Scott, are you saying that doing it like this,

and in particular, from the paragraph starting with,

Before we practice fitting a Gaussian process with …

doesn’t work?

Thanks for the quick reply!

This approach certainly works for spatial autocorrelation, since we can use the nice coordinate system provided by longitude and latitude values. But for other measures of distance (such as “cultural” distance, etc.), there isn’t an obvious analogous coordinate system that I can see being used in the same way. Instead, I have an NxN distance matrix that has been calculated a priori. Can these distances be translated from the distance matrix into brms?

hmm, so the “distance” is more of a conceptual latent nature… I would guess that you would be able to handle it in the same way, but I’ve never done it myself… Perhaps @Solomon could pitch in here before we ask Paul.

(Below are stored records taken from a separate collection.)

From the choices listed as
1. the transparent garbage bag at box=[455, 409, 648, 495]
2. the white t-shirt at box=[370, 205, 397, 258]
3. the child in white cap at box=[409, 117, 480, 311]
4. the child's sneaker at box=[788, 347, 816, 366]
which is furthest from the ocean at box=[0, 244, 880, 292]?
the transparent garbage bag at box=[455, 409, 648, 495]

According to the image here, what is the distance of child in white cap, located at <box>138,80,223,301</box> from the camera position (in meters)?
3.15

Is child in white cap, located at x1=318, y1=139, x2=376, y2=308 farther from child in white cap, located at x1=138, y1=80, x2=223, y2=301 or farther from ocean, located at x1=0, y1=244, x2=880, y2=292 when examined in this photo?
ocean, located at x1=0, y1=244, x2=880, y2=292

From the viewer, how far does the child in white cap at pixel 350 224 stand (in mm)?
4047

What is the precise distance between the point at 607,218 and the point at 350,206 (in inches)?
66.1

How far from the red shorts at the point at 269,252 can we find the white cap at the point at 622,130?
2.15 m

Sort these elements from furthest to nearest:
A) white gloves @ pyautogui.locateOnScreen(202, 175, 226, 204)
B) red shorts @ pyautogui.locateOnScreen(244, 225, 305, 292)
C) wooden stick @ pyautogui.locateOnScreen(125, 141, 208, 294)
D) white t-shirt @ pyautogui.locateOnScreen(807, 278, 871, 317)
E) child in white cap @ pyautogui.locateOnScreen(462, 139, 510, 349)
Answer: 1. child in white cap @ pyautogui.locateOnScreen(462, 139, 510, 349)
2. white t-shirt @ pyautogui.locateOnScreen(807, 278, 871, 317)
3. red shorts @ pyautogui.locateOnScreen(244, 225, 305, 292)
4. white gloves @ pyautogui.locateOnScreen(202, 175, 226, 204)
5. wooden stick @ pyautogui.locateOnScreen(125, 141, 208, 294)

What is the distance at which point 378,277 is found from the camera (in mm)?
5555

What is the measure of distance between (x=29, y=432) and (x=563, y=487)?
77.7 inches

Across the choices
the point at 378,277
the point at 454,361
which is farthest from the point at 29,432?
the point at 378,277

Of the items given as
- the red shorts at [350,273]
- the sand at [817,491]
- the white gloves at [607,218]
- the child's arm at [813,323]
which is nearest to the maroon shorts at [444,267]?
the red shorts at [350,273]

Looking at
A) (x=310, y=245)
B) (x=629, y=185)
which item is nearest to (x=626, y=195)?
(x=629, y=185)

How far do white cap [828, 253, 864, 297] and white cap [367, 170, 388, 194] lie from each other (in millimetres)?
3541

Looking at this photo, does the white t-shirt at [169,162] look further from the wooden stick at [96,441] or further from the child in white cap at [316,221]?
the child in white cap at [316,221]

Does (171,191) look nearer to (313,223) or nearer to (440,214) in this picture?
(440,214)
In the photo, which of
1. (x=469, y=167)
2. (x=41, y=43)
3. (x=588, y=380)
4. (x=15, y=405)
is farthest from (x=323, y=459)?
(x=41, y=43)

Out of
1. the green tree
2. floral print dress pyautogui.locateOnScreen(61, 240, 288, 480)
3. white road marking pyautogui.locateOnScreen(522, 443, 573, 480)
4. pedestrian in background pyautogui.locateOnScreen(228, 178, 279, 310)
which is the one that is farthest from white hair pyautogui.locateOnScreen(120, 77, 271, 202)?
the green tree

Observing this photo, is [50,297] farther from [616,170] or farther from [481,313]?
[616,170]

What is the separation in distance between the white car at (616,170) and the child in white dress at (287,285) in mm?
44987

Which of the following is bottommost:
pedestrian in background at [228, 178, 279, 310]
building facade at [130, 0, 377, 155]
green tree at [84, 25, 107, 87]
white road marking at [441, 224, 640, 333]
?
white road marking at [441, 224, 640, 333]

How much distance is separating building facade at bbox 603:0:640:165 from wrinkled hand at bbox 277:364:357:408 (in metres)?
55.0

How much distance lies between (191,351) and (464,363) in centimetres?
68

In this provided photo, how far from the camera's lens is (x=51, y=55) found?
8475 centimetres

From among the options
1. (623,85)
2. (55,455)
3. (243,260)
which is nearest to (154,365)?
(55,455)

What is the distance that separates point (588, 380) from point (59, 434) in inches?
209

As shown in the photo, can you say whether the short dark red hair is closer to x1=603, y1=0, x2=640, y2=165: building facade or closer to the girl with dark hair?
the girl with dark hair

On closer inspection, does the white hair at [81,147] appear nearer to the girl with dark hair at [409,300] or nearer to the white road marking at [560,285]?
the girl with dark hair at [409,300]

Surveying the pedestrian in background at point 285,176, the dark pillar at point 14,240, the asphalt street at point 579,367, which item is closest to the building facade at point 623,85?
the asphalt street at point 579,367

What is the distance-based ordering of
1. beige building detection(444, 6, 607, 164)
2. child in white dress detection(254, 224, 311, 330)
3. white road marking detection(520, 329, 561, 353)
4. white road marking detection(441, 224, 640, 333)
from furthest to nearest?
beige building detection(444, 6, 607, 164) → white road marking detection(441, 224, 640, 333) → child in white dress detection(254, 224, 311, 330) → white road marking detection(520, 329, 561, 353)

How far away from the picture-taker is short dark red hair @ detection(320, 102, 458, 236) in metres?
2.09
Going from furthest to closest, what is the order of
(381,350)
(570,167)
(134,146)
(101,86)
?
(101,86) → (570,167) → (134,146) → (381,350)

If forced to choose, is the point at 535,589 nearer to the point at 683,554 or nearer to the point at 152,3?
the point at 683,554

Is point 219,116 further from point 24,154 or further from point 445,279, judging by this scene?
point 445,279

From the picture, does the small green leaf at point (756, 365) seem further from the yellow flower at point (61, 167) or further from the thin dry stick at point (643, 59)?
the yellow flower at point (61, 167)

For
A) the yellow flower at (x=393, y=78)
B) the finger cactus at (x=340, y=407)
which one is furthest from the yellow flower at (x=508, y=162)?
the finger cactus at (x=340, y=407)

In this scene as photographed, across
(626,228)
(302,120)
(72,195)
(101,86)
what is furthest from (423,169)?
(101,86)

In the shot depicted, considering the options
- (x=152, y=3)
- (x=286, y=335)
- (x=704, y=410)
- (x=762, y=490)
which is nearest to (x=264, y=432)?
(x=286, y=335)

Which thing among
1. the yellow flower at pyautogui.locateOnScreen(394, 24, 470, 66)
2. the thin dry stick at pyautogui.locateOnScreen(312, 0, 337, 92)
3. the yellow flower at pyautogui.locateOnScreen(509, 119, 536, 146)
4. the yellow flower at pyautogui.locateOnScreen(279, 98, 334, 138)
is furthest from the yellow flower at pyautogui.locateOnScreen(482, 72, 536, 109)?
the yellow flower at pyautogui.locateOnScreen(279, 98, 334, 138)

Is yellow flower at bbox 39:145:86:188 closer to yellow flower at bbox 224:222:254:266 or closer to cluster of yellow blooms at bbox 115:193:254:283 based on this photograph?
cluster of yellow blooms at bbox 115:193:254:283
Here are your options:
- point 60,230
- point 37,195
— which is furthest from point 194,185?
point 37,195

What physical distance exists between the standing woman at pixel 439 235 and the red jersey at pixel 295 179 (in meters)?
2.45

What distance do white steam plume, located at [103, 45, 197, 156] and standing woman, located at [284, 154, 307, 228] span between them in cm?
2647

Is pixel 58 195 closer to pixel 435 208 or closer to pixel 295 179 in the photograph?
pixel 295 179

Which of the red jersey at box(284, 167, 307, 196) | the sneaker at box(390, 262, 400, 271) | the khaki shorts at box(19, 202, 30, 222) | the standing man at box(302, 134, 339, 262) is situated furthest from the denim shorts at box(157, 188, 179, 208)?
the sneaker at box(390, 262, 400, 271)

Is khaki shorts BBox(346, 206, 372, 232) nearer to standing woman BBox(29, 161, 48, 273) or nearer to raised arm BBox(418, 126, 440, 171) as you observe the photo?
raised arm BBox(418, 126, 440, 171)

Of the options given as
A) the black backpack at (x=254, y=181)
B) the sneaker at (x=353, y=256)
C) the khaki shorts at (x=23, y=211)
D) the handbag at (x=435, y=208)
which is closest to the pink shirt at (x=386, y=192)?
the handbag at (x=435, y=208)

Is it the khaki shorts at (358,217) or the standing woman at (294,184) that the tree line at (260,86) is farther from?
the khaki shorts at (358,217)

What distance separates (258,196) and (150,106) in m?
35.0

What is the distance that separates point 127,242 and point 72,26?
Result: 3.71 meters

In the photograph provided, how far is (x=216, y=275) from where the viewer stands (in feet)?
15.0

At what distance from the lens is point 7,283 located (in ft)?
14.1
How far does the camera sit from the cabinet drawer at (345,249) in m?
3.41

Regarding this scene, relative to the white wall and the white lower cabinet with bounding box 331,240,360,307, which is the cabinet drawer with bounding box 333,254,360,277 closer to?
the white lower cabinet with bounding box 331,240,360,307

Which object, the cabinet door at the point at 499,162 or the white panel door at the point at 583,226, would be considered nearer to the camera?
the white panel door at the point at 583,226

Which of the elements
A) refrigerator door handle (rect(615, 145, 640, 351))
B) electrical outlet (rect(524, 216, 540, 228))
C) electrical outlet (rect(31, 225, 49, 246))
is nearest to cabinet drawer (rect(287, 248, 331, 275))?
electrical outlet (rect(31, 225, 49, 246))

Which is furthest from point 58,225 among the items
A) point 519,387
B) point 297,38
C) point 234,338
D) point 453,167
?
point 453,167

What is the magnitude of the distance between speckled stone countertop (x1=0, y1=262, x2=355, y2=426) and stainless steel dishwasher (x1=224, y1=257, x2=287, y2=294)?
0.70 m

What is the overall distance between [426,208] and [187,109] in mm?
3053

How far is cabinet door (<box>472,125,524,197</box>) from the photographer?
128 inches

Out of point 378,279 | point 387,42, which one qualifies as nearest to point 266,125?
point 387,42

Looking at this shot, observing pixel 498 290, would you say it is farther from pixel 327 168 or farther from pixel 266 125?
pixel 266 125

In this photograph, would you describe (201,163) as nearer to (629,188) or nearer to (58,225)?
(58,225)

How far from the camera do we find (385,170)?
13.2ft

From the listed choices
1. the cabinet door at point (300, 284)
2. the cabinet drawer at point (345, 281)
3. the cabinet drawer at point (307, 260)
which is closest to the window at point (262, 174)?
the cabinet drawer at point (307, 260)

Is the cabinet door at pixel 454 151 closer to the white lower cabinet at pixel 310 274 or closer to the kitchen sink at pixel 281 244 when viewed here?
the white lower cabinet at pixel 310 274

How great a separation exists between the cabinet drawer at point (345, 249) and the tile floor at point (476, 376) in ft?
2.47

This thread might be of interest. @anon75146577 and I never really finished that conversation. I have a nagging feeling that one can indeed get a positive semidefinite matrix under very mild regularity conditions.

1 Like

The fcor() function might be appropriate. See here for an example.

You mean fcor()?

1 Like

Gah! Yes. I’ve edited my original comment to reflect that

Thanks Solomon. I will have a play around with fcor(). But doesn’t this function take a covariance matrix, not a distance matrix? What if I wanted to feed in raw distances?

In the past, I’ve just converted the distance matrix to a covariance matrix manually beforehand. But I have to make some assumptions about covariance parameters before doing this. I like Gaussian Processes because they estimate those covariance parameters directly.

There’s a pretty long history on this starting with Besag in 74. The best version is essentially Lindgren, Rue and Lindström in 2011. But there is a lot in between. As a rule arbitrary weightings either don’t work (Besag suggested the SAR construction to get around this) or they don’t end up representing the type of spatial decay people want. Just use a thin plate spline or a GP if distance is important.

2 Likes

I had asked a similar question here: Custom distance metric with gaussian process

Apparently it should work, but you have to write the model in Stan.

1 Like

Thanks Matias, I thought that this was the case, but just wanted to check. I’m not well-versed in raw Stan, so I’ve resorted to feeding pre-computed covariance matrices to brms via the gr() argument.

And thanks everyone in this thread for a really useful discussion!